We are ready to merge back into develop, and we can do this by switching back to develop (git checkout develop) and running the following command.

git merge issue-1

Since the same line was edited on both branches, Git does not know which version to use in the merge, and we see are notified of a merge conflict.

Auto-merging file.py
CONFLICT (content): Merge conflict in file.py
Automatic merge failed; fix conflicts and then commit the result.

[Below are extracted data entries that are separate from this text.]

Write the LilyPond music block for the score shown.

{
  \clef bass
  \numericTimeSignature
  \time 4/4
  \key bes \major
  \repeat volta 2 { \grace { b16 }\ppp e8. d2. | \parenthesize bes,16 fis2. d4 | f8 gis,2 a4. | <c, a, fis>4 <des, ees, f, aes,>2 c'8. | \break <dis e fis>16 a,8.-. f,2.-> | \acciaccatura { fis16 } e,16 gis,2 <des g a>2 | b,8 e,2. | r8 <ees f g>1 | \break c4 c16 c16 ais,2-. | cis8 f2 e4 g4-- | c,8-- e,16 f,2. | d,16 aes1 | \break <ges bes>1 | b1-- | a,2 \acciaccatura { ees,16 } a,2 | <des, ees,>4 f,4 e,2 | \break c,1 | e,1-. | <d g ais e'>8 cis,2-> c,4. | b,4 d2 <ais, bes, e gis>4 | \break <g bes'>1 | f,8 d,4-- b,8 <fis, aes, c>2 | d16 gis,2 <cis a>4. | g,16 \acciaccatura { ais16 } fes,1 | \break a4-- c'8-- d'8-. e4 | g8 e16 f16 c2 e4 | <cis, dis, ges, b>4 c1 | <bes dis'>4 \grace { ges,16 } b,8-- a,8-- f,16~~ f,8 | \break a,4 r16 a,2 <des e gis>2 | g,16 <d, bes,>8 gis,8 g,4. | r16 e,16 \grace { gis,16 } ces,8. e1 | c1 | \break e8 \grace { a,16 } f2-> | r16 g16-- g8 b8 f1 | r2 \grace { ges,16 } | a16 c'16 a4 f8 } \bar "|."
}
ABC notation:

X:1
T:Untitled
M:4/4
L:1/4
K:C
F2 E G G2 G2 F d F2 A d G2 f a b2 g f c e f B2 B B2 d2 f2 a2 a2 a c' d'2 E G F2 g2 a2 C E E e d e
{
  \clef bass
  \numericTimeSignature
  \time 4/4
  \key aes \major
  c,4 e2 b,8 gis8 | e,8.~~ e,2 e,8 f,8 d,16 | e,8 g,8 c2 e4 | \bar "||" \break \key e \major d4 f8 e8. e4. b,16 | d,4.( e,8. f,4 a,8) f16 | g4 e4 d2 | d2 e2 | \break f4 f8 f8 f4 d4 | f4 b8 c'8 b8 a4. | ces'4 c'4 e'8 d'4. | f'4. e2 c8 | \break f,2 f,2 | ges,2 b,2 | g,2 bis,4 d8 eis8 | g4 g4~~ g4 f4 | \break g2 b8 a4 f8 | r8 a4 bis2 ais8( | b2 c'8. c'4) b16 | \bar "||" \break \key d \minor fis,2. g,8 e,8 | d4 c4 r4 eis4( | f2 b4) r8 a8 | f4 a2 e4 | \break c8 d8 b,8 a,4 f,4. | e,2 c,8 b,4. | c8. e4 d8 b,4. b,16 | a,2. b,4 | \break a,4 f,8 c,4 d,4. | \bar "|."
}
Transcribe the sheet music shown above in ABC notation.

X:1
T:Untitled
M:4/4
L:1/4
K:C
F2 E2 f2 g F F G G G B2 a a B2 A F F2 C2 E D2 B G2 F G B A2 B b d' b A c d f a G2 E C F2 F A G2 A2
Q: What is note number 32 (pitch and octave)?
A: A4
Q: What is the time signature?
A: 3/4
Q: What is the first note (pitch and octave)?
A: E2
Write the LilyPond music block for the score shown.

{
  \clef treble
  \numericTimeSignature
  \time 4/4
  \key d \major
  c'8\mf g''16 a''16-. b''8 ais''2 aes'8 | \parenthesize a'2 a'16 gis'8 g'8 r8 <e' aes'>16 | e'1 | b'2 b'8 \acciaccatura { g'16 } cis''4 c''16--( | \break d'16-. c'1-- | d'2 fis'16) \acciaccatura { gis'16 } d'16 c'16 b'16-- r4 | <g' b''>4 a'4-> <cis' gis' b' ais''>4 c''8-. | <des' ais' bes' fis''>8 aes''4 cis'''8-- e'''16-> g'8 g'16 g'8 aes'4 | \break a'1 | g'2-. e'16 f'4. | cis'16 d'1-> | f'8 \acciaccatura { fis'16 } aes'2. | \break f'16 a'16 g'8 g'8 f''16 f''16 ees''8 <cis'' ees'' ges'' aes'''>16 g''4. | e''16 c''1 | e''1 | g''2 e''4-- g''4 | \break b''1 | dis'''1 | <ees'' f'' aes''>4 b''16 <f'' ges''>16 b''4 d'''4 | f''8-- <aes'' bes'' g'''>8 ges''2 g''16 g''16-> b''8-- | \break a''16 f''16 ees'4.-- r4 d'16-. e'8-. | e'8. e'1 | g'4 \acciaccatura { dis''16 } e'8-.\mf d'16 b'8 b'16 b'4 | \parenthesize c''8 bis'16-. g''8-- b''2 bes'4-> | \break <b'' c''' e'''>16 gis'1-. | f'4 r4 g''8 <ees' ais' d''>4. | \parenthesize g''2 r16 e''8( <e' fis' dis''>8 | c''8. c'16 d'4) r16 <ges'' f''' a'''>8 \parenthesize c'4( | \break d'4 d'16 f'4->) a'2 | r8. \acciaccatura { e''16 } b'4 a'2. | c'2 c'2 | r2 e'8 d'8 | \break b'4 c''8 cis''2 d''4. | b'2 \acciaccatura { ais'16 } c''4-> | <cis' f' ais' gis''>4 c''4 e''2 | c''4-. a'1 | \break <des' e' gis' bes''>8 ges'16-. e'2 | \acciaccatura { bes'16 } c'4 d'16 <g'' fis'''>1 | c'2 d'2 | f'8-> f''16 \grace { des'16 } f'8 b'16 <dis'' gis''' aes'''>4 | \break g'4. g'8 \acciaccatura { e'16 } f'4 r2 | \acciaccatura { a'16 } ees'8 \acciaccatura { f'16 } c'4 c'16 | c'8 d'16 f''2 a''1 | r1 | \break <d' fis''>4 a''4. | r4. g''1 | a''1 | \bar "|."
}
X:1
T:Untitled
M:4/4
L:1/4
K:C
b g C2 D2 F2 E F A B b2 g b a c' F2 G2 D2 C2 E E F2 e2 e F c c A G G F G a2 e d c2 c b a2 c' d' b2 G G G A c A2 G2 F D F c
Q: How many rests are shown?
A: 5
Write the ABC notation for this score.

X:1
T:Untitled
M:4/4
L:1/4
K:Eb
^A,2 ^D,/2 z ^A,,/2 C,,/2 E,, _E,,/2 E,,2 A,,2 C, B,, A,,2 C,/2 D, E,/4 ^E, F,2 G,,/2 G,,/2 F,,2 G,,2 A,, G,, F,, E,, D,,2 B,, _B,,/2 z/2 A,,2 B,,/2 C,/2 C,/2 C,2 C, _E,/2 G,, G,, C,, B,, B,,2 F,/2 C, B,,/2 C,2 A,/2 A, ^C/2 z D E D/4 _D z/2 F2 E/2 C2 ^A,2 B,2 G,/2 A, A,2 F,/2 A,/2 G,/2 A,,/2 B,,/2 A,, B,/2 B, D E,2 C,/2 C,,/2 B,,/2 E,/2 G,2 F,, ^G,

The output tells us that the merge conflict occurs in file.py. To resolve the conflict, we open file.py and notice it looks strange.

<<<<<<< HEAD
print(“On develop…”)
=======
print(“On issue-1.”)
>>>>>>> issue-1

We see both versions of the line, separated by ======= . Everything between <<<<<<<< HEAD and ======= is the code on develop, while everything between ======= and >>>>>>> issue-1 is the code on issue-1. We need to decide what we want the line to look like. Suppose we decide we want the line to read print(“Resolving merge conflict!”) . Then, we need to delete all of the lines in the file and replace then with that line. Then run git add file.py, git commit -m "Resolving merge conflict." , and git push. You should now be able to refresh GitHub and observe this change reflected in file.py there. At this point, you can delete issue-1 on GitHub by clicking master > View all branches > Trashcan, and on your local machine by running git branch -D issue-1.

Final Thoughts

While there is a lot of additional functionality we could cover, this article offers a good introduction to Git that will help you get started. A final command that you may find helpful is git status , which displays your staging area. It is instructional to run this command before and after you run the command git add file.py . You will notice that before you run git add, file.py is red and marked as “Untracked”, but after, file.py is green and marked a “New file”.